If a host uses too much of the bandwidth available to it, latency rises as a result of network congestion. A traffic analogy can help you understand network congestion. Only a limited number of cars can fit on any given road. The more cars on the road, the more slowly all them will travel. When a lot of cars arrive at a traffic light (equivalent to a router or server for the purposes of this analogy) they queue up. When the light turns green, each of them will take more time to get through the intersection than they would have on an empty road, because they are waiting for the cars in front of them to move. Congestion happens when a host sends or receives enough packets simultaneously to saturate the available bandwidth. Only a limited number of packets can fit on any given line, and when they arrive at routers or servers
they must wait in a queue to be processed. The more packets there are on the line, the longer the queue becomes, and the more slowly all of those packets will be transmitted.
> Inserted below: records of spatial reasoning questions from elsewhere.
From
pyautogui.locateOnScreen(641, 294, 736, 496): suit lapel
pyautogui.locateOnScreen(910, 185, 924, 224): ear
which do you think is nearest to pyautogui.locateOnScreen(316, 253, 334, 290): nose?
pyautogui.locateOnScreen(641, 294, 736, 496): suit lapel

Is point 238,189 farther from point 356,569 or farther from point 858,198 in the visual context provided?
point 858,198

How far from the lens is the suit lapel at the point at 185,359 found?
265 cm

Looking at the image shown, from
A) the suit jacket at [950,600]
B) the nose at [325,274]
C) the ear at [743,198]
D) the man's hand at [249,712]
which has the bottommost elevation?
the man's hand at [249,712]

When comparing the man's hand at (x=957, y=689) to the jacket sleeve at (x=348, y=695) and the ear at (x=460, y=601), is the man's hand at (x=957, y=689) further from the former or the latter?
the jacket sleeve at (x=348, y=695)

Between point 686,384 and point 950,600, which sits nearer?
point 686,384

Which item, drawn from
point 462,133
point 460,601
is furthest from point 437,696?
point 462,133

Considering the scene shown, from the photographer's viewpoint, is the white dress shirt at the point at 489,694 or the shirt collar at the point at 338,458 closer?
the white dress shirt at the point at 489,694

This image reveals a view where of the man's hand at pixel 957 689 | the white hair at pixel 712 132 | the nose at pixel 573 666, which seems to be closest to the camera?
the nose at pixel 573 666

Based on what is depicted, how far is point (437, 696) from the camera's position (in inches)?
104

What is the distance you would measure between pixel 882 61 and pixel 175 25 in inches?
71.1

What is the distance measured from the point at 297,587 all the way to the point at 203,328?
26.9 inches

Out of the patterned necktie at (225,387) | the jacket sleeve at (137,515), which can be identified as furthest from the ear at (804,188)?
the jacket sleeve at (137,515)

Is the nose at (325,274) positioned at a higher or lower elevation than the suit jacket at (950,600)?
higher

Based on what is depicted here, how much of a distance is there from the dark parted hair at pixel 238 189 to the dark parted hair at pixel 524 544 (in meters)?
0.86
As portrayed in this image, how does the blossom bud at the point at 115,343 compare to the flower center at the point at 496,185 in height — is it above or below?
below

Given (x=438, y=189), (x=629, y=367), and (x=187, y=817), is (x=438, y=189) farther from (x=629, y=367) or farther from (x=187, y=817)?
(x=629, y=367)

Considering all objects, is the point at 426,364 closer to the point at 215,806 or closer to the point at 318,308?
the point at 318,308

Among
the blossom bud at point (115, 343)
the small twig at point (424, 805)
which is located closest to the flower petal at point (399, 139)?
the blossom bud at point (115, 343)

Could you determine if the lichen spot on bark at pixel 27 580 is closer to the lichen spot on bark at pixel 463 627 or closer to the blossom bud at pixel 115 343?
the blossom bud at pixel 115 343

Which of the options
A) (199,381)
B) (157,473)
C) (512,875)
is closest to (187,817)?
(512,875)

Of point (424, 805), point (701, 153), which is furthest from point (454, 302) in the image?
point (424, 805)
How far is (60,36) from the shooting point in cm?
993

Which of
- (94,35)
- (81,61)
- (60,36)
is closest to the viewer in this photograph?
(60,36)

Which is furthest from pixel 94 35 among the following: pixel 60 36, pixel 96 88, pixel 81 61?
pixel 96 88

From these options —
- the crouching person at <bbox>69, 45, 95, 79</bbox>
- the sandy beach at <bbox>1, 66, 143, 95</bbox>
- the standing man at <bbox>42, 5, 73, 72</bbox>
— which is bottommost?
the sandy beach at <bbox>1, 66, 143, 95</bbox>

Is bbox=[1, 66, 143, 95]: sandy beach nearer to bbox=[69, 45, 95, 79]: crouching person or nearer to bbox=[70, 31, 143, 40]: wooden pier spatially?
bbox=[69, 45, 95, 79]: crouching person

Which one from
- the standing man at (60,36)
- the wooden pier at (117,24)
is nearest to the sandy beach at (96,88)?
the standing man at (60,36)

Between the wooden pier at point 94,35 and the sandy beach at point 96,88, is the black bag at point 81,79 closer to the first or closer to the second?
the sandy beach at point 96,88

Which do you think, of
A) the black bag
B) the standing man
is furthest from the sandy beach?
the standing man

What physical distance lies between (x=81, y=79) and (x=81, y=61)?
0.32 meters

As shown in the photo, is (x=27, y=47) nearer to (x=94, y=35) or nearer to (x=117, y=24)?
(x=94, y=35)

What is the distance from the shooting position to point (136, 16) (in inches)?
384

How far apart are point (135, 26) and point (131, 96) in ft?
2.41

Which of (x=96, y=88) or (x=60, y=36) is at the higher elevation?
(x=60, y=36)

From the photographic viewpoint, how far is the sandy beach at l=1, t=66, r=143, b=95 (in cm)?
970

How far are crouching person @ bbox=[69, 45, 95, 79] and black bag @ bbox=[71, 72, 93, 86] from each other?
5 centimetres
Congestion-related latency may be exaggerated when an ISP responds to heavy use of its line by reducing the amount of bandwidth available to the host. Providers control access to their bandwidth with throttling and traffic shaping in order to ensure that each host on their networks only uses the explicit or implicit quota allocated to it.
TIP: Using only 90-99% of the available bandwidth will help to keep latency values low for all types of connections.
A line’s bandwidth delay product is a measure in bits (or bytes) of the maximum amount of data that can be carried on that network circuit at any given time, having been sent but not yet acknowledged. To calculate this value, multiply bandwidth (in kbps) by round-trip delay time (in seconds).